[Saved data entries]

..............................

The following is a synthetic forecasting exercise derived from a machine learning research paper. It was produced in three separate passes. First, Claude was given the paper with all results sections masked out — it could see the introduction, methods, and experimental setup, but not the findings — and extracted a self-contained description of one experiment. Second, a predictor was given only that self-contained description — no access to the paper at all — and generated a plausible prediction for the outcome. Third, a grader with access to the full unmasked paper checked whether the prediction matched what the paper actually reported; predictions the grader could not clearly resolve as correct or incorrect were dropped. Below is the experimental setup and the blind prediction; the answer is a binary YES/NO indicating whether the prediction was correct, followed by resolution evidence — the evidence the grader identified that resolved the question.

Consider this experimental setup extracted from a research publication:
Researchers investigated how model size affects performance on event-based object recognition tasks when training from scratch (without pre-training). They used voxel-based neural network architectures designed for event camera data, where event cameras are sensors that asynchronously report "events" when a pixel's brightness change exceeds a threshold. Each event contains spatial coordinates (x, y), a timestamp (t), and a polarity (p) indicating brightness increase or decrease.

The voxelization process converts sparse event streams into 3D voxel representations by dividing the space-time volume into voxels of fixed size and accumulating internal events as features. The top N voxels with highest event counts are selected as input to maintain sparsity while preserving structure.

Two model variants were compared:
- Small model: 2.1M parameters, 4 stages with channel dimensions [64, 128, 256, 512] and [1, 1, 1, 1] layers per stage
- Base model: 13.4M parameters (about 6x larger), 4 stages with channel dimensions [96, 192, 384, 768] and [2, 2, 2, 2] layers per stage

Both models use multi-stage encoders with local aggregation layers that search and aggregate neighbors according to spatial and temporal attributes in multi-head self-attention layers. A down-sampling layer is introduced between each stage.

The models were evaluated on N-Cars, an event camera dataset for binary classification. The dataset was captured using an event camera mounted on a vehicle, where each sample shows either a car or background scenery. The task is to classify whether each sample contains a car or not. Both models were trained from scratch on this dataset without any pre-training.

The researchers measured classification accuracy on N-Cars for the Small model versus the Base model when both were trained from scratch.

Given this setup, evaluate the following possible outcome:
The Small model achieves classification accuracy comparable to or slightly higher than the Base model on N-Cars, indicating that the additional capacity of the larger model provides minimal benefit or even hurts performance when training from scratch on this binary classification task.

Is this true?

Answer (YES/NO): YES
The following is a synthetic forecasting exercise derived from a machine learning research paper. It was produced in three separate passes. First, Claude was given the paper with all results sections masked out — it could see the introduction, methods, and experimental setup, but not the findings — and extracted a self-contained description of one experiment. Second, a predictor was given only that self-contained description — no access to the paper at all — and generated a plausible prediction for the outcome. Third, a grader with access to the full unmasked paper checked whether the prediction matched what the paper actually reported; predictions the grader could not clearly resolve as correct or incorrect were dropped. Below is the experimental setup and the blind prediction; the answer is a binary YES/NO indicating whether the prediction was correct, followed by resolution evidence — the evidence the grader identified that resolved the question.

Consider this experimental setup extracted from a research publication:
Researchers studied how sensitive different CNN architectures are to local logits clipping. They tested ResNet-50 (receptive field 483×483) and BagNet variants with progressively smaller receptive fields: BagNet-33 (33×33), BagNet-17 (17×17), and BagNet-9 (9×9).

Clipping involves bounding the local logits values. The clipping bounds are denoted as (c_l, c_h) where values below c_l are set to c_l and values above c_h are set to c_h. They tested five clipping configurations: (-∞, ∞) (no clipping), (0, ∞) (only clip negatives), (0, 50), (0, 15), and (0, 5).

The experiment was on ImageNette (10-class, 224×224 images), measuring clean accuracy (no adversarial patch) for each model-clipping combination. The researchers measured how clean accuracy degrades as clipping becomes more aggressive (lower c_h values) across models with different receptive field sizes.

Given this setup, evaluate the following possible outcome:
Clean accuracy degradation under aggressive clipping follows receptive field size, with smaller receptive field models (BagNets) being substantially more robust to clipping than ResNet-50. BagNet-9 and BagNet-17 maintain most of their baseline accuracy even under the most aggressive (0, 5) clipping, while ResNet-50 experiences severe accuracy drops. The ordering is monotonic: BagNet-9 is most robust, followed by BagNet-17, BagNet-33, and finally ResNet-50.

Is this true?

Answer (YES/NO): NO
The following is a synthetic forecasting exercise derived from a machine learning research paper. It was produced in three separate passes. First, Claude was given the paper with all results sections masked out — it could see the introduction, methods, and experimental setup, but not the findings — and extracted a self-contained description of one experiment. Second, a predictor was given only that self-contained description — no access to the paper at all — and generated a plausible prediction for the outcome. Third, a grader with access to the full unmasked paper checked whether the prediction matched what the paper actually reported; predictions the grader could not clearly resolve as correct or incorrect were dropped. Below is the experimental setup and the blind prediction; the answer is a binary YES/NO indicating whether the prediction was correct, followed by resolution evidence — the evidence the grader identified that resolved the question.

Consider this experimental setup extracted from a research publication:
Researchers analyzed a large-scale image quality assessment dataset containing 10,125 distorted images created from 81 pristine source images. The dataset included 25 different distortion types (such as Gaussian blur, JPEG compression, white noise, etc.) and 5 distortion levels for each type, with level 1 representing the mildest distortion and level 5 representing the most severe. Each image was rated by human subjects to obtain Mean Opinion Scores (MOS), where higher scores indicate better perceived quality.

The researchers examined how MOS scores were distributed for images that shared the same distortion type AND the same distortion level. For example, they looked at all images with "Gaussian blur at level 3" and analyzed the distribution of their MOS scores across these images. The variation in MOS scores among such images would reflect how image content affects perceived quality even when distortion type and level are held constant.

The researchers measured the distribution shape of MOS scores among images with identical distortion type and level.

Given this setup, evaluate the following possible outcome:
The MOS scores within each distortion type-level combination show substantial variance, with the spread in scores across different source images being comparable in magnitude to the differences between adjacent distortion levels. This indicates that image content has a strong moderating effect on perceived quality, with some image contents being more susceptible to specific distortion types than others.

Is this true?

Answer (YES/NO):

..............................

> _TASK REQUIREMENTS_:
Copy down the whole of the data above, matching it exactly.

> _SOLUTION_:
The following is a synthetic forecasting exercise derived from a machine learning research paper. It was produced in three separate passes. First, Claude was given the paper with all results sections masked out — it could see the introduction, methods, and experimental setup, but not the findings — and extracted a self-contained description of one experiment. Second, a predictor was given only that self-contained description — no access to the paper at all — and generated a plausible prediction for the outcome. Third, a grader with access to the full unmasked paper checked whether the prediction matched what the paper actually reported; predictions the grader could not clearly resolve as correct or incorrect were dropped. Below is the experimental setup and the blind prediction; the answer is a binary YES/NO indicating whether the prediction was correct, followed by resolution evidence — the evidence the grader identified that resolved the question.

Consider this experimental setup extracted from a research publication:
Researchers investigated how model size affects performance on event-based object recognition tasks when training from scratch (without pre-training). They used voxel-based neural network architectures designed for event camera data, where event cameras are sensors that asynchronously report "events" when a pixel's brightness change exceeds a threshold. Each event contains spatial coordinates (x, y), a timestamp (t), and a polarity (p) indicating brightness increase or decrease.

The voxelization process converts sparse event streams into 3D voxel representations by dividing the space-time volume into voxels of fixed size and accumulating internal events as features. The top N voxels with highest event counts are selected as input to maintain sparsity while preserving structure.

Two model variants were compared:
- Small model: 2.1M parameters, 4 stages with channel dimensions [64, 128, 256, 512] and [1, 1, 1, 1] layers per stage
- Base model: 13.4M parameters (about 6x larger), 4 stages with channel dimensions [96, 192, 384, 768] and [2, 2, 2, 2] layers per stage

Both models use multi-stage encoders with local aggregation layers that search and aggregate neighbors according to spatial and temporal attributes in multi-head self-attention layers. A down-sampling layer is introduced between each stage.

The models were evaluated on N-Cars, an event camera dataset for binary classification. The dataset was captured using an event camera mounted on a vehicle, where each sample shows either a car or background scenery. The task is to classify whether each sample contains a car or not. Both models were trained from scratch on this dataset without any pre-training.

The researchers measured classification accuracy on N-Cars for the Small model versus the Base model when both were trained from scratch.

Given this setup, evaluate the following possible outcome:
The Small model achieves classification accuracy comparable to or slightly higher than the Base model on N-Cars, indicating that the additional capacity of the larger model provides minimal benefit or even hurts performance when training from scratch on this binary classification task.

Is this true?

Answer (YES/NO): YES
The following is a synthetic forecasting exercise derived from a machine learning research paper. It was produced in three separate passes. First, Claude was given the paper with all results sections masked out — it could see the introduction, methods, and experimental setup, but not the findings — and extracted a self-contained description of one experiment. Second, a predictor was given only that self-contained description — no access to the paper at all — and generated a plausible prediction for the outcome. Third, a grader with access to the full unmasked paper checked whether the prediction matched what the paper actually reported; predictions the grader could not clearly resolve as correct or incorrect were dropped. Below is the experimental setup and the blind prediction; the answer is a binary YES/NO indicating whether the prediction was correct, followed by resolution evidence — the evidence the grader identified that resolved the question.

Consider this experimental setup extracted from a research publication:
Researchers studied how sensitive different CNN architectures are to local logits clipping. They tested ResNet-50 (receptive field 483×483) and BagNet variants with progressively smaller receptive fields: BagNet-33 (33×33), BagNet-17 (17×17), and BagNet-9 (9×9).

Clipping involves bounding the local logits values. The clipping bounds are denoted as (c_l, c_h) where values below c_l are set to c_l and values above c_h are set to c_h. They tested five clipping configurations: (-∞, ∞) (no clipping), (0, ∞) (only clip negatives), (0, 50), (0, 15), and (0, 5).

The experiment was on ImageNette (10-class, 224×224 images), measuring clean accuracy (no adversarial patch) for each model-clipping combination. The researchers measured how clean accuracy degrades as clipping becomes more aggressive (lower c_h values) across models with different receptive field sizes.

Given this setup, evaluate the following possible outcome:
Clean accuracy degradation under aggressive clipping follows receptive field size, with smaller receptive field models (BagNets) being substantially more robust to clipping than ResNet-50. BagNet-9 and BagNet-17 maintain most of their baseline accuracy even under the most aggressive (0, 5) clipping, while ResNet-50 experiences severe accuracy drops. The ordering is monotonic: BagNet-9 is most robust, followed by BagNet-17, BagNet-33, and finally ResNet-50.

Is this true?

Answer (YES/NO): NO
The following is a synthetic forecasting exercise derived from a machine learning research paper. It was produced in three separate passes. First, Claude was given the paper with all results sections masked out — it could see the introduction, methods, and experimental setup, but not the findings — and extracted a self-contained description of one experiment. Second, a predictor was given only that self-contained description — no access to the paper at all — and generated a plausible prediction for the outcome. Third, a grader with access to the full unmasked paper checked whether the prediction matched what the paper actually reported; predictions the grader could not clearly resolve as correct or incorrect were dropped. Below is the experimental setup and the blind prediction; the answer is a binary YES/NO indicating whether the prediction was correct, followed by resolution evidence — the evidence the grader identified that resolved the question.

Consider this experimental setup extracted from a research publication:
Researchers analyzed a large-scale image quality assessment dataset containing 10,125 distorted images created from 81 pristine source images. The dataset included 25 different distortion types (such as Gaussian blur, JPEG compression, white noise, etc.) and 5 distortion levels for each type, with level 1 representing the mildest distortion and level 5 representing the most severe. Each image was rated by human subjects to obtain Mean Opinion Scores (MOS), where higher scores indicate better perceived quality.

The researchers examined how MOS scores were distributed for images that shared the same distortion type AND the same distortion level. For example, they looked at all images with "Gaussian blur at level 3" and analyzed the distribution of their MOS scores across these images. The variation in MOS scores among such images would reflect how image content affects perceived quality even when distortion type and level are held constant.

The researchers measured the distribution shape of MOS scores among images with identical distortion type and level.

Given this setup, evaluate the following possible outcome:
The MOS scores within each distortion type-level combination show substantial variance, with the spread in scores across different source images being comparable in magnitude to the differences between adjacent distortion levels. This indicates that image content has a strong moderating effect on perceived quality, with some image contents being more susceptible to specific distortion types than others.

Is this true?

Answer (YES/NO):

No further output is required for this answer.